1980, c. 10, a. 1; 1985, c. 30, a. 94; 1990, c. 85, a. 123; 1996, c. 2, a. 927; 2000, c. 56, a. 221.
SECTION II
CONSTITUTION ET COMPOSITION DE LA SOCIÉTÉ
2. Une personne morale, ci-après appelée «Société», est constituée sous le nom de «Société québécoise d’assainissement des eaux».
La Société peut également être désignée sous le sigle «S.Q.A.E.».
1980, c. 10, a. 2; 1993, c. 2, a. 1; 1999, c. 40, a. 298.
3. (Abrogé).
1980, c. 10, a. 3; 1999, c. 40, a. 298.
4. La Société a son siège à l’endroit déterminé par le gouvernement.
Un avis de la situation ou du changement du siège de la Société est publié à la Gazette officielle du Québec.
1980, c. 10, a. 4.
5. Les affaires de la Société sont administrées par la personne que désigne le ministre des Affaires municipales et des Régions.
1980, c. 10, a. 5; 2002, c. 37, a. 252; 2006, c. 60, a. 107.
6. (Abrogé).
1980, c. 10, a. 6; 2002, c. 37, a. 253; 2006, c. 60, a. 108.
7. (Abrogé).
1980, c. 10, a. 7; 2006, c. 60, a. 108.
8. (Abrogé).
1980, c. 10, a. 8; 2006, c. 60, a. 108.
9. (Abrogé).
1980, c. 10, a. 9; 2002, c. 37, a. 254; 2006, c. 60, a. 108.
10. (Abrogé).
1980, c. 10, a. 10; 1999, c. 40, a. 298; 2002, c. 37, a. 255.
11. (Abrogé).
1980, c. 10, a. 11; 1999, c. 40, a. 298; 2006, c. 60, a. 108.
12. (Abrogé).
1980, c. 10, a. 12; 2005, c. 50, a. 78; 2006, c. 60, a. 108.
13. (Abrogé).
1980, c. 10, a. 13; 2002, c. 37, a. 256.
14. (Abrogé).
1980, c. 10, a. 14; 2002, c. 37, a. 257; 2006, c. 60, a. 108.
15. (Abrogé).
1980, c. 10, a. 15; 2000, c. 8, a. 214; 2006, c. 60, a. 108.
16. Les règlements de la Société entrent en vigueur sur approbation du gouvernement.
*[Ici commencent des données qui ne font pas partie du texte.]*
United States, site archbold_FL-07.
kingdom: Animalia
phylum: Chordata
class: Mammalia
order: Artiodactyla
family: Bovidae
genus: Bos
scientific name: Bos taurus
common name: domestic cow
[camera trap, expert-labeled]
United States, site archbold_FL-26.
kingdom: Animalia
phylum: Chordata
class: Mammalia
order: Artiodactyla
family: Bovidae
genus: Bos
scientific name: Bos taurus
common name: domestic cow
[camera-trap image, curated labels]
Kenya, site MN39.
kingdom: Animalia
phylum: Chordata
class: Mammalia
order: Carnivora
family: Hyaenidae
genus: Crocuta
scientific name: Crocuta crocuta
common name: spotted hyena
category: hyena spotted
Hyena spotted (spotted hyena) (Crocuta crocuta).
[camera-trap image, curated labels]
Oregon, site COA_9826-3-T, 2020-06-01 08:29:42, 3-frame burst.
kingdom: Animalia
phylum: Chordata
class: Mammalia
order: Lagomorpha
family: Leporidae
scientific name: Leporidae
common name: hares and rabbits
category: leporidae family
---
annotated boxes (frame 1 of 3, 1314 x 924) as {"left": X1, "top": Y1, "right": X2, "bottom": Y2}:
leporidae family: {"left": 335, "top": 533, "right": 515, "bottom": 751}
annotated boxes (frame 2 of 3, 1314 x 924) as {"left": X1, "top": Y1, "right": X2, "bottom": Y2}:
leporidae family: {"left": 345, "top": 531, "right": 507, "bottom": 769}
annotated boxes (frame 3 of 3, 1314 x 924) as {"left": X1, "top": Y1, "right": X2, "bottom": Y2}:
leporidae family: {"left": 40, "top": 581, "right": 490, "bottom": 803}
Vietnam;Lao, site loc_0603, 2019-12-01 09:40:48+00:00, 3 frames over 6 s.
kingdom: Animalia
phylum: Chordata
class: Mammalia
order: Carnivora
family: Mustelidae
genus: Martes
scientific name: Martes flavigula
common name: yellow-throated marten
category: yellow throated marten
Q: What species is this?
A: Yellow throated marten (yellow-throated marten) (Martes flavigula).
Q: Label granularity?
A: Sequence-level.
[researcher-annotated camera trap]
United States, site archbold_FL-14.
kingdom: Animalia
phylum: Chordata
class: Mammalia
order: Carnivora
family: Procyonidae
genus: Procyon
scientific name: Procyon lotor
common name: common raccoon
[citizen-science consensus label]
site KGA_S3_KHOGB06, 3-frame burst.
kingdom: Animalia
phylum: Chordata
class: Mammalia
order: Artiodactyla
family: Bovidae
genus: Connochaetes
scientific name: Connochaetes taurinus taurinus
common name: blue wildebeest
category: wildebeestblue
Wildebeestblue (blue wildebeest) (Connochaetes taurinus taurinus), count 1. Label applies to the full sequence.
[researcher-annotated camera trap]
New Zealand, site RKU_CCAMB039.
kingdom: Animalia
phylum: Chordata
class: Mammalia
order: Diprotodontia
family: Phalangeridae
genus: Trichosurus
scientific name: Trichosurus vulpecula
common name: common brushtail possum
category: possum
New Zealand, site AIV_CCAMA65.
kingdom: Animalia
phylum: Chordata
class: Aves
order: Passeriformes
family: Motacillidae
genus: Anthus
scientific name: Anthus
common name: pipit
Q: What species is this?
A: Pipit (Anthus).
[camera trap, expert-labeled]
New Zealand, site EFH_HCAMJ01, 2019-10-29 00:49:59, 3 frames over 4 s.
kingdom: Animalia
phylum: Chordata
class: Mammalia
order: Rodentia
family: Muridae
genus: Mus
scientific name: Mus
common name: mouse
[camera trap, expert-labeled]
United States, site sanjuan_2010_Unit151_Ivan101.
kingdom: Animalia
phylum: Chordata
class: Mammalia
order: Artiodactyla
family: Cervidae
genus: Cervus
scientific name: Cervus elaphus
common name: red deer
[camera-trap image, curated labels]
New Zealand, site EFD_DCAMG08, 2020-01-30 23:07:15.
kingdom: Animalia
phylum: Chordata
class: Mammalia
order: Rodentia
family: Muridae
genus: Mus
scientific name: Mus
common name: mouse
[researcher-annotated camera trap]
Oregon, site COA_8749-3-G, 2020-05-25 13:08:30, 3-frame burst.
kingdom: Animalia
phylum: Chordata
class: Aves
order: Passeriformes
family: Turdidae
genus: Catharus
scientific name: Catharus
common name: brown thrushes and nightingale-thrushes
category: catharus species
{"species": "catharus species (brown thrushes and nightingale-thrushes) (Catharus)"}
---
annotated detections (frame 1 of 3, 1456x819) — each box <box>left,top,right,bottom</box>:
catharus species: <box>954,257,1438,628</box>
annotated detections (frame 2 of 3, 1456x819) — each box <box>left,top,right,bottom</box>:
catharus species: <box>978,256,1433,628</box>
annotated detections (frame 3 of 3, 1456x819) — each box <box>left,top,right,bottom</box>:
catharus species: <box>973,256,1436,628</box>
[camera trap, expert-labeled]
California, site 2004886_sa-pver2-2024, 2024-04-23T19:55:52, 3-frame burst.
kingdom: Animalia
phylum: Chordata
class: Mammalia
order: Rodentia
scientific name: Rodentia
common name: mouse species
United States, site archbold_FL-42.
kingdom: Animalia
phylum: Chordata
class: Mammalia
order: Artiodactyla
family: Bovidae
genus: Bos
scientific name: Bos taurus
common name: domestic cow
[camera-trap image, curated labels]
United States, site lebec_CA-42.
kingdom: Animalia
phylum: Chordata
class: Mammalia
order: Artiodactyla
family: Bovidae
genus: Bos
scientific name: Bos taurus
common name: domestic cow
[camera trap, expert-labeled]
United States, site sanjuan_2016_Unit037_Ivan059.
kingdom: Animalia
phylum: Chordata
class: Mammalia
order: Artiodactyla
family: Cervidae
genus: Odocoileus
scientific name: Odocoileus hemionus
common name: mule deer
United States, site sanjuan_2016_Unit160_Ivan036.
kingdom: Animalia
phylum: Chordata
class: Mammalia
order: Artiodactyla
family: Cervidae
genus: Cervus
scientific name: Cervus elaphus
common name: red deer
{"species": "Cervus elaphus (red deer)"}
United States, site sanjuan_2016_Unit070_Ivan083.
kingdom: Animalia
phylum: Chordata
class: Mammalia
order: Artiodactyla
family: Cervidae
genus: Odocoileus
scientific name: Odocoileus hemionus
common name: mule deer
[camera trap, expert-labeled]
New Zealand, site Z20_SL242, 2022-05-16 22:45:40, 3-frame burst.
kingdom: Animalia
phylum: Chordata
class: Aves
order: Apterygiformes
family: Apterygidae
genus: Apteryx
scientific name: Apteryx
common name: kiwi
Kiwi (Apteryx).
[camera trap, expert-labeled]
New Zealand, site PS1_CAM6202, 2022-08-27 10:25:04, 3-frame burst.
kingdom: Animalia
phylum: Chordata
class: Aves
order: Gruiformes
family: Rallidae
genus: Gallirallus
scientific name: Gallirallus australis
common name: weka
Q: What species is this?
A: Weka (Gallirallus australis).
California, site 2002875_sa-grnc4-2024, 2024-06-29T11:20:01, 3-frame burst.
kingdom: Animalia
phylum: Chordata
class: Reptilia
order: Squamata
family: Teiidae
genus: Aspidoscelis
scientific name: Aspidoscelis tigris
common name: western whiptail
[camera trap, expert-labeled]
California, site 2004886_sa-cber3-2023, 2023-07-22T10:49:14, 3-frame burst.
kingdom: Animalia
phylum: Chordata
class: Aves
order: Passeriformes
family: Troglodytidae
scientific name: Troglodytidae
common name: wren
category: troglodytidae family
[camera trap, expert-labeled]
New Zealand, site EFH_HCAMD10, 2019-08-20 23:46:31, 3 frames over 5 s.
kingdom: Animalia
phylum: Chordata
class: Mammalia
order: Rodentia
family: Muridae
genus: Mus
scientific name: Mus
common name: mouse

1980, c. 10, a. 16; 2000, c. 8, a. 215; 2006, c. 60, a. 109.
17. (Abrogé).
1980, c. 10, a. 17; 2006, c. 60, a. 110.
SECTION III
OBJETS ET POUVOIRS DE LA SOCIÉTÉ
18. La Société a pour objets, conformément aux dispositions de la présente loi:
1°  de concevoir, construire, améliorer, agrandir, mettre en marche, financer ou exploiter des ouvrages d’assainissement des eaux pour les besoins des municipalités ou d’exécuter des travaux de réfection des réseaux d’égout municipaux;
2°  d’exécuter des études de réfection des réseaux d’égout municipaux; et
3°  d’exécuter d’autres études en matière d’égout et d’assainissement des eaux;
4°  de financer des travaux d’aménagement du lit, incluant les rives, et des terrains en bordure des rives de lacs ou de cours d’eau;
5°  de financer des travaux de régularisation du niveau de lacs ou de cours d’eau;
6°  de concevoir, construire, améliorer, agrandir, mettre en marche ou financer des réseaux d’égout ou d’aqueduc ou des installations de traitement de l’eau potable pour les besoins du territoire désigné par le gouvernement et compris dans tout ou partie du territoire de la Municipalité de Côte-Nord-du-Golfe-du-Saint-Laurent, d’une municipalité constituée en vertu de la Loi sur la réorganisation municipale du territoire de la Municipalité de Côte-Nord-du-Golfe-du-Saint-Laurent (1988, chapitre 55) ou d’une municipalité dont le territoire est compris dans celui de la Municipalité régionale de comté de Minganie ou de la Municipalité régionale de comté de Sept-Rivières, le tout dans la mesure et aux conditions que peut déterminer le gouvernement;
7°  d’agir à l’extérieur du Québec dans le domaine de l’eau, notamment en fournissant des biens et des services reliés à l’expérience qu’elle a acquise au Québec, en faisant la promotion de ces biens et de ces services et en favorisant le développement du potentiel technologique et industriel du Québec dans ce domaine;
8°  d’agir comme conseiller auprès des municipalités en matière de réalisation et d’exploitation d’ouvrages d’assainissement des eaux;
9°  de fournir aux municipalités de l’aide technique et professionnelle en matière de gestion pour la réalisation d’ouvrages d’assainissement des eaux;
10°  d’élaborer des projets de transfert et de diffusion de nouvelles technologies en matière d’assainissement des eaux et de traitement de l’eau potable et de procéder, avec l’autorisation du ministre des Affaires municipales et des Régions, à leur réalisation.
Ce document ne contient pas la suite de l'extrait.